Restate the records below word for word.

---------- MATERIAL

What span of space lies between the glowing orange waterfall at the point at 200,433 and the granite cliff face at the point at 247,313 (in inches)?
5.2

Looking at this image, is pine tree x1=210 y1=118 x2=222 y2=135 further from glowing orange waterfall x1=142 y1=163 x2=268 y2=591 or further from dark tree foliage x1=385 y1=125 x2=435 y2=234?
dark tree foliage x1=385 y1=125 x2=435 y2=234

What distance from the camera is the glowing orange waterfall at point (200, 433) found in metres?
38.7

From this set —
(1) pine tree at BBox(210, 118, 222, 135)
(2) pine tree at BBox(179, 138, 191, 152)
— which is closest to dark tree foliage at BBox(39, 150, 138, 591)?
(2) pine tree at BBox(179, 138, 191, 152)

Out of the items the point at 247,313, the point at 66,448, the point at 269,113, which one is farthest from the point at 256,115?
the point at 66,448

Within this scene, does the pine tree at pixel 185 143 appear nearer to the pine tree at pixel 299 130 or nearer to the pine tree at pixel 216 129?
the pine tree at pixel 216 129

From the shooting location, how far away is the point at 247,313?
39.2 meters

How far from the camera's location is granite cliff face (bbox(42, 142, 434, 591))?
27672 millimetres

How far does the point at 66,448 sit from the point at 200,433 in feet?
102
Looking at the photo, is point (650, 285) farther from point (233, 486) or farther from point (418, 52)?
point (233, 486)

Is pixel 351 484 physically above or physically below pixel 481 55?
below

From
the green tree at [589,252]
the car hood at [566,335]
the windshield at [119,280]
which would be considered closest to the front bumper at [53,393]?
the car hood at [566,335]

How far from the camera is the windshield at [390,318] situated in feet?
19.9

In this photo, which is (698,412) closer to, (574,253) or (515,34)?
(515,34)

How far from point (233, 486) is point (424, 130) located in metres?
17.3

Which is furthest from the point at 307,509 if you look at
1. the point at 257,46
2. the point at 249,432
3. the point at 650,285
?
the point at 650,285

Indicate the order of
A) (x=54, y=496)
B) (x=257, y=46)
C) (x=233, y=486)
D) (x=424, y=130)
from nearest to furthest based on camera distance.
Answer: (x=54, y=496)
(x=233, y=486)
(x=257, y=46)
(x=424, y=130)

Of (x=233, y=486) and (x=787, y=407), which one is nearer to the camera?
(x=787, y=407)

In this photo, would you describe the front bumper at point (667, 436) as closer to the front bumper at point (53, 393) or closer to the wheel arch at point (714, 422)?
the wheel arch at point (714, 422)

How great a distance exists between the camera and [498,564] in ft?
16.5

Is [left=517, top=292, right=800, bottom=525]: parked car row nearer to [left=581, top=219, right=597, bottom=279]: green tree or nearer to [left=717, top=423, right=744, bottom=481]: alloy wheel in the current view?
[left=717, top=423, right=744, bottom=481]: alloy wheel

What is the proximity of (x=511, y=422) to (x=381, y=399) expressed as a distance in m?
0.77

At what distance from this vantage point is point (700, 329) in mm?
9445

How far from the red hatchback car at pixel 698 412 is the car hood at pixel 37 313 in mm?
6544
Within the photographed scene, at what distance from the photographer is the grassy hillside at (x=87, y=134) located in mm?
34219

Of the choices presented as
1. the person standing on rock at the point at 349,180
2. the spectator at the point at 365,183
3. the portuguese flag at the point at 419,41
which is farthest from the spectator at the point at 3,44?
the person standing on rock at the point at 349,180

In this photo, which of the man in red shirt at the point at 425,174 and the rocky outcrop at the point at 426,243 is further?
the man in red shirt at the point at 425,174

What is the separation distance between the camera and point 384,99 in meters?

--------------------

**COMPLETE ANSWER**
What span of space lies between the glowing orange waterfall at the point at 200,433 and the granite cliff face at the point at 247,313 (in inches)?
5.2

Looking at this image, is pine tree x1=210 y1=118 x2=222 y2=135 further from glowing orange waterfall x1=142 y1=163 x2=268 y2=591 or further from dark tree foliage x1=385 y1=125 x2=435 y2=234?
dark tree foliage x1=385 y1=125 x2=435 y2=234

What distance from the camera is the glowing orange waterfall at point (200, 433) found in metres?
38.7

From this set —
(1) pine tree at BBox(210, 118, 222, 135)
(2) pine tree at BBox(179, 138, 191, 152)
— which is closest to dark tree foliage at BBox(39, 150, 138, 591)?
(2) pine tree at BBox(179, 138, 191, 152)

Out of the items the point at 247,313, the point at 66,448, the point at 269,113, which one is farthest from the point at 256,115?
the point at 66,448

Within this scene, does the pine tree at pixel 185 143 appear nearer to the pine tree at pixel 299 130 or nearer to the pine tree at pixel 216 129?
the pine tree at pixel 216 129

From the shooting location, how far away is the point at 247,313?
39.2 meters

How far from the camera's location is granite cliff face (bbox(42, 142, 434, 591))?
27672 millimetres

How far does the point at 66,448 sit from the point at 200,433 in feet?
102
Looking at the photo, is point (650, 285) farther from point (233, 486) or farther from point (418, 52)?
point (233, 486)

Is pixel 351 484 physically above or physically below pixel 481 55?
below

From
the green tree at [589,252]
the car hood at [566,335]
the windshield at [119,280]
which would be considered closest to the front bumper at [53,393]?
the car hood at [566,335]

How far from the camera is the windshield at [390,318] situated in feet?
19.9

In this photo, which is (698,412) closer to, (574,253) or (515,34)?
(515,34)

How far from point (233, 486) is point (424, 130) located in metres?
17.3

Which is furthest from the point at 307,509 if you look at
1. the point at 257,46
2. the point at 249,432
3. the point at 650,285
?
the point at 650,285

Indicate the order of
A) (x=54, y=496)
B) (x=257, y=46)
C) (x=233, y=486)
D) (x=424, y=130)
from nearest to furthest based on camera distance.
Answer: (x=54, y=496)
(x=233, y=486)
(x=257, y=46)
(x=424, y=130)

Of (x=233, y=486) and (x=787, y=407), which one is nearer to the camera?
(x=787, y=407)

In this photo, would you describe the front bumper at point (667, 436) as closer to the front bumper at point (53, 393) or closer to the wheel arch at point (714, 422)?
the wheel arch at point (714, 422)

How great a distance exists between the camera and [498,564] in ft?
16.5

Is [left=517, top=292, right=800, bottom=525]: parked car row nearer to [left=581, top=219, right=597, bottom=279]: green tree or nearer to [left=717, top=423, right=744, bottom=481]: alloy wheel in the current view?
[left=717, top=423, right=744, bottom=481]: alloy wheel

What is the proximity of (x=511, y=422) to (x=381, y=399) expressed as a distance in m?
0.77

At what distance from this vantage point is point (700, 329) in mm?
9445

How far from the red hatchback car at pixel 698 412 is the car hood at pixel 37 313 in mm?
6544
Within the photographed scene, at what distance from the photographer is the grassy hillside at (x=87, y=134) located in mm?
34219

Of the choices presented as
1. the person standing on rock at the point at 349,180
2. the spectator at the point at 365,183
3. the portuguese flag at the point at 419,41
which is farthest from the spectator at the point at 3,44?
the person standing on rock at the point at 349,180

In this photo, which of the man in red shirt at the point at 425,174 and the rocky outcrop at the point at 426,243 is further?
the man in red shirt at the point at 425,174

What is the separation distance between the camera and point 384,99 in meters?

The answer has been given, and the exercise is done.